*TASK ITEM*. Repeat the entries below exactly. Begin with the first line and end with the line that contains "scientific name: Parahyaena brunnea".

==== DATA PROVIDED

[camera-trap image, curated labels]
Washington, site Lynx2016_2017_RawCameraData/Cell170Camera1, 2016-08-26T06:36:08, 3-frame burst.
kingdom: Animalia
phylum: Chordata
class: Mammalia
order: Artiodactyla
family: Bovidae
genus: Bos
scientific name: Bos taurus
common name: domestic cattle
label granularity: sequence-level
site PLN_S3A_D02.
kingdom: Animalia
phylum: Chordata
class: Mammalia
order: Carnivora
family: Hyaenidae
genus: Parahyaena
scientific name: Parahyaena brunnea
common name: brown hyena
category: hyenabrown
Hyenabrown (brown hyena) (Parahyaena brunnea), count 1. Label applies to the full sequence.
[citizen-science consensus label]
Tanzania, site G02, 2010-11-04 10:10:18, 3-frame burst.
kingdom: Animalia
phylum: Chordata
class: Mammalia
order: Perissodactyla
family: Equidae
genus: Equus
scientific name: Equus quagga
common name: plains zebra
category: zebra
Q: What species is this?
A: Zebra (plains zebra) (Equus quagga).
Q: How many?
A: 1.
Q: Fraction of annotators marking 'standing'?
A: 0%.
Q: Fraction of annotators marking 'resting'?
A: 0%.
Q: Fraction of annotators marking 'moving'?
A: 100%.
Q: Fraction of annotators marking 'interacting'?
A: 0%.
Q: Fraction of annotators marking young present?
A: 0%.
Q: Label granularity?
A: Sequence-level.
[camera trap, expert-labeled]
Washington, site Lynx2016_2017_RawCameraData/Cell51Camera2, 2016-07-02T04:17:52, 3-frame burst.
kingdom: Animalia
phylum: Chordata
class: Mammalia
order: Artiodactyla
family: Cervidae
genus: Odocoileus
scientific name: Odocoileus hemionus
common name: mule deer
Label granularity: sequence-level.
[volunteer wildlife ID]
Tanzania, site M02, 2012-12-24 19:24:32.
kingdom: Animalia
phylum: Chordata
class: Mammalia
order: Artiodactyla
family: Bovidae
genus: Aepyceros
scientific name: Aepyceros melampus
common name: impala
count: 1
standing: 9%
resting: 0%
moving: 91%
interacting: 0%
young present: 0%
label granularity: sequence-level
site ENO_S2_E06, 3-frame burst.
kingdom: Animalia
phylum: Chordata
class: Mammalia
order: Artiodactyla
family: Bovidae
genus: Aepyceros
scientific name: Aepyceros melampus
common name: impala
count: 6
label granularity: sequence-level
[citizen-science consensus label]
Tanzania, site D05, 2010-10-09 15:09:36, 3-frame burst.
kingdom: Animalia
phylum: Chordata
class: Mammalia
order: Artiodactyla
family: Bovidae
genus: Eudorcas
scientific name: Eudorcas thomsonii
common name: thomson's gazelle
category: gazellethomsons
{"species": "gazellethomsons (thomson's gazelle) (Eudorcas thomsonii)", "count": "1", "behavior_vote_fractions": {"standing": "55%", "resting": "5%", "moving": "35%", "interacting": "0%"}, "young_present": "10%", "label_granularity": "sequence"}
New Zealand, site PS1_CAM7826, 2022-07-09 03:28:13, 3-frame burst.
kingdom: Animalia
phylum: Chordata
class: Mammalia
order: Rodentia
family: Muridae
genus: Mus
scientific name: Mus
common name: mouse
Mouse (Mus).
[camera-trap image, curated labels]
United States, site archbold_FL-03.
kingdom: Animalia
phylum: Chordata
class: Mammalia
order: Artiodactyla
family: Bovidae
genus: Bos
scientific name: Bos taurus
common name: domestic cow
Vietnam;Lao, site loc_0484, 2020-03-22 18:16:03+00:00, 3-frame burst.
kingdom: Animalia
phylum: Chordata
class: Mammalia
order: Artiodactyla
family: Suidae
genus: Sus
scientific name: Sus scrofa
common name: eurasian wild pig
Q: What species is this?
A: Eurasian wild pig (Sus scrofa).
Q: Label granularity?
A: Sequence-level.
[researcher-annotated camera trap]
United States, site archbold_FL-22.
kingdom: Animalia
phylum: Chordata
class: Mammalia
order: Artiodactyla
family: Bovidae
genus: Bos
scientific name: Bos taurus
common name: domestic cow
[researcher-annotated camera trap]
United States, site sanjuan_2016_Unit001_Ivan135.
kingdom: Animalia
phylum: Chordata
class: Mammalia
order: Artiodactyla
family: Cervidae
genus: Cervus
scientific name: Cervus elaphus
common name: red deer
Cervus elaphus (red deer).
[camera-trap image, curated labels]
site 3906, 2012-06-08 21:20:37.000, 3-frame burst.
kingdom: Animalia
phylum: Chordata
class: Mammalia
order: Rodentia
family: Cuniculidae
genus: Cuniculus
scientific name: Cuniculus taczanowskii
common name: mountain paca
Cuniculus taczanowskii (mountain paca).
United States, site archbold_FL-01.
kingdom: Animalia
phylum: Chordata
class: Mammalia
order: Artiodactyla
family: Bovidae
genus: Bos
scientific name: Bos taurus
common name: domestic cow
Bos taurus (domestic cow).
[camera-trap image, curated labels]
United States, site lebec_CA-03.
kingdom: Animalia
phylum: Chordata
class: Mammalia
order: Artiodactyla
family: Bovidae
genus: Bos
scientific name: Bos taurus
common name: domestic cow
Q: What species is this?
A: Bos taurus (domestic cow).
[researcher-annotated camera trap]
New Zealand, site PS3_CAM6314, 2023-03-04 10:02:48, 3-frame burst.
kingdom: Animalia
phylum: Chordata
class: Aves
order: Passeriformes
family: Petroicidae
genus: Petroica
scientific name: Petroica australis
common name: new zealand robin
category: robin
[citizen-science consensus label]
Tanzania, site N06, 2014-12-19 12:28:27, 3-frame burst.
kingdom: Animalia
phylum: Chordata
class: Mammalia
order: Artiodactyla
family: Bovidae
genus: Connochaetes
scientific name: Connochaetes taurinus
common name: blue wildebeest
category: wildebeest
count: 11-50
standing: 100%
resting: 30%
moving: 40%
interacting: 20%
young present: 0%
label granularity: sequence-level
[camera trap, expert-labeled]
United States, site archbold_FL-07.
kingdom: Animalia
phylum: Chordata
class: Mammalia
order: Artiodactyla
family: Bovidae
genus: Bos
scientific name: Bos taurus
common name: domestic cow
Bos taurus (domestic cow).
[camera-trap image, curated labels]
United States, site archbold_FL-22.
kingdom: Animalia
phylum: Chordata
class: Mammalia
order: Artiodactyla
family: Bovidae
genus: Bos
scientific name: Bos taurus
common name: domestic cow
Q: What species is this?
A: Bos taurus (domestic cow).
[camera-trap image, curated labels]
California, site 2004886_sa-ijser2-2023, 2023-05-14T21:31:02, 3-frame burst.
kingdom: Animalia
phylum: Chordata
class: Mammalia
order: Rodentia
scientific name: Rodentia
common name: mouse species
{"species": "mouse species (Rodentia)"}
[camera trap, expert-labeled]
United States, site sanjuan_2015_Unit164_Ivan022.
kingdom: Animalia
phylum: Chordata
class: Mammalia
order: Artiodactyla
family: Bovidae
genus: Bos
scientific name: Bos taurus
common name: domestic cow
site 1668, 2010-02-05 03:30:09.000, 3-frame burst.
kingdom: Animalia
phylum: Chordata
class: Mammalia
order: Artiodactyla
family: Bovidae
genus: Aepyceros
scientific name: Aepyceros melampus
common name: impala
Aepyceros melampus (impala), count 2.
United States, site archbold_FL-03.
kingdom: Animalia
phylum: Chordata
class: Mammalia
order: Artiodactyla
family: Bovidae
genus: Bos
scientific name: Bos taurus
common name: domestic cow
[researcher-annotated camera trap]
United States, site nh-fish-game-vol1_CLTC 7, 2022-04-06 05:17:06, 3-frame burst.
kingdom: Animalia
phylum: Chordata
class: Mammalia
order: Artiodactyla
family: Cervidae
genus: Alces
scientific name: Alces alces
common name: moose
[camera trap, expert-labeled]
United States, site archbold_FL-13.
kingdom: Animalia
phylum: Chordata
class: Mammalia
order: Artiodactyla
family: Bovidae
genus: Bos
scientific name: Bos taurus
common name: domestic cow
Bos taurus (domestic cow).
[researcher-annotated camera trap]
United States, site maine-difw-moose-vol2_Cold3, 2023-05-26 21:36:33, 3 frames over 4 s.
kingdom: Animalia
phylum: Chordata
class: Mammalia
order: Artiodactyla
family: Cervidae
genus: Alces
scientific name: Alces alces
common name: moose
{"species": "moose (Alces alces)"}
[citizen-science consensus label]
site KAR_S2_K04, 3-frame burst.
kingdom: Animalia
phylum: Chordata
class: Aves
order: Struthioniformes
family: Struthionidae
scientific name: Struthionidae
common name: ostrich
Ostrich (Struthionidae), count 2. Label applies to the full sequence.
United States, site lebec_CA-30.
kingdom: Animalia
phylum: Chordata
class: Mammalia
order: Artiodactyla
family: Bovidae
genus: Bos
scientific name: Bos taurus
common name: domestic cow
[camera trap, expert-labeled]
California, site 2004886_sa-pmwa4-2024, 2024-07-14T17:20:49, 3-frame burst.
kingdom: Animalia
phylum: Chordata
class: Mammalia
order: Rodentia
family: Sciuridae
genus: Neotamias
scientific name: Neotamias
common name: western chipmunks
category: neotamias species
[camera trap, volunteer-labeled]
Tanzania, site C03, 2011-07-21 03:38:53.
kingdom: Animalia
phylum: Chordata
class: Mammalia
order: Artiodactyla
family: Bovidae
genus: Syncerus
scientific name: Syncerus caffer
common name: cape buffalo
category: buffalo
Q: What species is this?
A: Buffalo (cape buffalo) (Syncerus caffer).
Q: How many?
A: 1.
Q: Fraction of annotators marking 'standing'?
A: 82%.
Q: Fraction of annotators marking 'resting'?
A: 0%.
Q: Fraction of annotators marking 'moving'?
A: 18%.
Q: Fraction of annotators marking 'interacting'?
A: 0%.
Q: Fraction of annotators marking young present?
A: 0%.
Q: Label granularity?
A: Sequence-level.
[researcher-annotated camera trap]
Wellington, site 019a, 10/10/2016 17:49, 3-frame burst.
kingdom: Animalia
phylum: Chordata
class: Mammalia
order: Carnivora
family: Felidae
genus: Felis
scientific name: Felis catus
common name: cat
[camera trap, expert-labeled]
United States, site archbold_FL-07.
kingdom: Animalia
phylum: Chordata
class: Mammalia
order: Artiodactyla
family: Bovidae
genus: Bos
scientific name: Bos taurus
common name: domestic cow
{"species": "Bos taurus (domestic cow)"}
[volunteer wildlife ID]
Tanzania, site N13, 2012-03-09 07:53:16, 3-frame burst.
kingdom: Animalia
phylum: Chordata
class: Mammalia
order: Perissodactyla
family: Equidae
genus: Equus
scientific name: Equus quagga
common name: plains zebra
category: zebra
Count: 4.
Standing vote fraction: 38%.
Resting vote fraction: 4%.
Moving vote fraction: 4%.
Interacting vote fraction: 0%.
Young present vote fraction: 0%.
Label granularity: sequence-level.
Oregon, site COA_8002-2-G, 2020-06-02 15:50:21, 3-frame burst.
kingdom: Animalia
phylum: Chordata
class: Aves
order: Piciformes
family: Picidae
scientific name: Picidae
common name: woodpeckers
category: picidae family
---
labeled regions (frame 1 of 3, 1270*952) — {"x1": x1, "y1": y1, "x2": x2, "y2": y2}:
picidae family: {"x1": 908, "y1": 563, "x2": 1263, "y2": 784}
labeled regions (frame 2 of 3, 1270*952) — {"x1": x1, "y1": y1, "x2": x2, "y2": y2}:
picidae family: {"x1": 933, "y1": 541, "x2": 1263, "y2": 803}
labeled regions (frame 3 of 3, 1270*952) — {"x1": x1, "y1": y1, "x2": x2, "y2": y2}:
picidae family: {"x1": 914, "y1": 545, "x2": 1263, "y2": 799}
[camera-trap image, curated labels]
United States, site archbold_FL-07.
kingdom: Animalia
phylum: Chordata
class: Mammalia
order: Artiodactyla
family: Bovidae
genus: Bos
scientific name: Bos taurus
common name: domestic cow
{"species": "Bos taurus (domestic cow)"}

========

*EXERCISE ANSWER*.
[camera-trap image, curated labels]
Washington, site Lynx2016_2017_RawCameraData/Cell170Camera1, 2016-08-26T06:36:08, 3-frame burst.
kingdom: Animalia
phylum: Chordata
class: Mammalia
order: Artiodactyla
family: Bovidae
genus: Bos
scientific name: Bos taurus
common name: domestic cattle
label granularity: sequence-level
site PLN_S3A_D02.
kingdom: Animalia
phylum: Chordata
class: Mammalia
order: Carnivora
family: Hyaenidae
genus: Parahyaena
scientific name: Parahyaena brunnea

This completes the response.